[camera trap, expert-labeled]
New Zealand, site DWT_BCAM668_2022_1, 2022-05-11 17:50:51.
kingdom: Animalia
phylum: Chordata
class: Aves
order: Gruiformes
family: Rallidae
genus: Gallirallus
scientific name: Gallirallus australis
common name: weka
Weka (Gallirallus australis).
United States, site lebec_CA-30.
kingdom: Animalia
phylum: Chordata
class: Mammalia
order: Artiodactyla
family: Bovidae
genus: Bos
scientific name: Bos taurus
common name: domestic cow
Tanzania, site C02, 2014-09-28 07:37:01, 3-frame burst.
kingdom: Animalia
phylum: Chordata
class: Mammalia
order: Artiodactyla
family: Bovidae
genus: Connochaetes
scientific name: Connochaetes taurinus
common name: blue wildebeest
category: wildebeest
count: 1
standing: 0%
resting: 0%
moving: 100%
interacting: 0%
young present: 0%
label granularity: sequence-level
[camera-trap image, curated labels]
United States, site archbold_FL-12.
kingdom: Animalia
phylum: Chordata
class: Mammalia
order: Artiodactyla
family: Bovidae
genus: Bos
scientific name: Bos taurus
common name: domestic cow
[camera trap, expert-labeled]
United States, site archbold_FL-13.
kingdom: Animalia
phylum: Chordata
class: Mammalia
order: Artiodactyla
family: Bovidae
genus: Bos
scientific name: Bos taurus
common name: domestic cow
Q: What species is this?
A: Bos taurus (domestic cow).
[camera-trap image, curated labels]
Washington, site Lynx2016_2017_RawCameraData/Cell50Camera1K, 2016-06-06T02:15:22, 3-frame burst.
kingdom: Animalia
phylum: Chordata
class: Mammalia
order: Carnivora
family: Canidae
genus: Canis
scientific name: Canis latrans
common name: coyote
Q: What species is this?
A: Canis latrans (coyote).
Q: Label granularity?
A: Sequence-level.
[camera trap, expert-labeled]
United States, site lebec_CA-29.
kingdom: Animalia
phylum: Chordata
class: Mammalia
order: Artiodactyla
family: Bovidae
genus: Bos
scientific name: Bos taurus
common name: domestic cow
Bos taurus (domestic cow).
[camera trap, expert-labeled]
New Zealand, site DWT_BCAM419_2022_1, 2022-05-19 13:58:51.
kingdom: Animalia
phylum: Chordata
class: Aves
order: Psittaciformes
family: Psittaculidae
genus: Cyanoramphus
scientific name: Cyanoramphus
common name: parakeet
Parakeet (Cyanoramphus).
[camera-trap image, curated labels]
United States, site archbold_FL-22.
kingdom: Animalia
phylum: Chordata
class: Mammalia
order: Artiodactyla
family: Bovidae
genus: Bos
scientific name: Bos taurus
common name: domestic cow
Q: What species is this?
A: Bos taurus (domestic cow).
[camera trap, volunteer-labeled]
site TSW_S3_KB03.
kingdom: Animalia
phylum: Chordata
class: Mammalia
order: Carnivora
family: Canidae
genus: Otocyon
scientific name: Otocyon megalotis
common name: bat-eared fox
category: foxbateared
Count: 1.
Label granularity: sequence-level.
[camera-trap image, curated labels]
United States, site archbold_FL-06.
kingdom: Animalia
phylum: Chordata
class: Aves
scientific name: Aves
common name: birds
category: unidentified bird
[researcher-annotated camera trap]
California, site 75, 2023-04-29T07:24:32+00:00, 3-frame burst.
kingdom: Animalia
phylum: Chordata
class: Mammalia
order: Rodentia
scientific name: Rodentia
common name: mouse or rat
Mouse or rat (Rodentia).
• • •
Problem to solve
Copy out all of the data exactly, leaving nothing out.

Answer to the problem
[camera trap, expert-labeled]
New Zealand, site DWT_BCAM668_2022_1, 2022-05-11 17:50:51.
kingdom: Animalia
phylum: Chordata
class: Aves
order: Gruiformes
family: Rallidae
genus: Gallirallus
scientific name: Gallirallus australis
common name: weka
Weka (Gallirallus australis).
United States, site lebec_CA-30.
kingdom: Animalia
phylum: Chordata
class: Mammalia
order: Artiodactyla
family: Bovidae
genus: Bos
scientific name: Bos taurus
common name: domestic cow
Tanzania, site C02, 2014-09-28 07:37:01, 3-frame burst.
kingdom: Animalia
phylum: Chordata
class: Mammalia
order: Artiodactyla
family: Bovidae
genus: Connochaetes
scientific name: Connochaetes taurinus
common name: blue wildebeest
category: wildebeest
count: 1
standing: 0%
resting: 0%
moving: 100%
interacting: 0%
young present: 0%
label granularity: sequence-level
[camera-trap image, curated labels]
United States, site archbold_FL-12.
kingdom: Animalia
phylum: Chordata
class: Mammalia
order: Artiodactyla
family: Bovidae
genus: Bos
scientific name: Bos taurus
common name: domestic cow
[camera trap, expert-labeled]
United States, site archbold_FL-13.
kingdom: Animalia
phylum: Chordata
class: Mammalia
order: Artiodactyla
family: Bovidae
genus: Bos
scientific name: Bos taurus
common name: domestic cow
Q: What species is this?
A: Bos taurus (domestic cow).
[camera-trap image, curated labels]
Washington, site Lynx2016_2017_RawCameraData/Cell50Camera1K, 2016-06-06T02:15:22, 3-frame burst.
kingdom: Animalia
phylum: Chordata
class: Mammalia
order: Carnivora
family: Canidae
genus: Canis
scientific name: Canis latrans
common name: coyote
Q: What species is this?
A: Canis latrans (coyote).
Q: Label granularity?
A: Sequence-level.
[camera trap, expert-labeled]
United States, site lebec_CA-29.
kingdom: Animalia
phylum: Chordata
class: Mammalia
order: Artiodactyla
family: Bovidae
genus: Bos
scientific name: Bos taurus
common name: domestic cow
Bos taurus (domestic cow).
[camera trap, expert-labeled]
New Zealand, site DWT_BCAM419_2022_1, 2022-05-19 13:58:51.
kingdom: Animalia
phylum: Chordata
class: Aves
order: Psittaciformes
family: Psittaculidae
genus: Cyanoramphus
scientific name: Cyanoramphus
common name: parakeet
Parakeet (Cyanoramphus).
[camera-trap image, curated labels]
United States, site archbold_FL-22.
kingdom: Animalia
phylum: Chordata
class: Mammalia
order: Artiodactyla
family: Bovidae
genus: Bos
scientific name: Bos taurus
common name: domestic cow
Q: What species is this?
A: Bos taurus (domestic cow).
[camera trap, volunteer-labeled]
site TSW_S3_KB03.
kingdom: Animalia
phylum: Chordata
class: Mammalia
order: Carnivora
family: Canidae
genus: Otocyon
scientific name: Otocyon megalotis
common name: bat-eared fox
category: foxbateared
Count: 1.
Label granularity: sequence-level.
[camera-trap image, curated labels]
United States, site archbold_FL-06.
kingdom: Animalia
phylum: Chordata
class: Aves
scientific name: Aves
common name: birds
category: unidentified bird
[researcher-annotated camera trap]
California, site 75, 2023-04-29T07:24:32+00:00, 3-frame burst.
kingdom: Animalia
phylum: Chordata
class: Mammalia
order: Rodentia
scientific name: Rodentia
common name: mouse or rat
Mouse or rat (Rodentia).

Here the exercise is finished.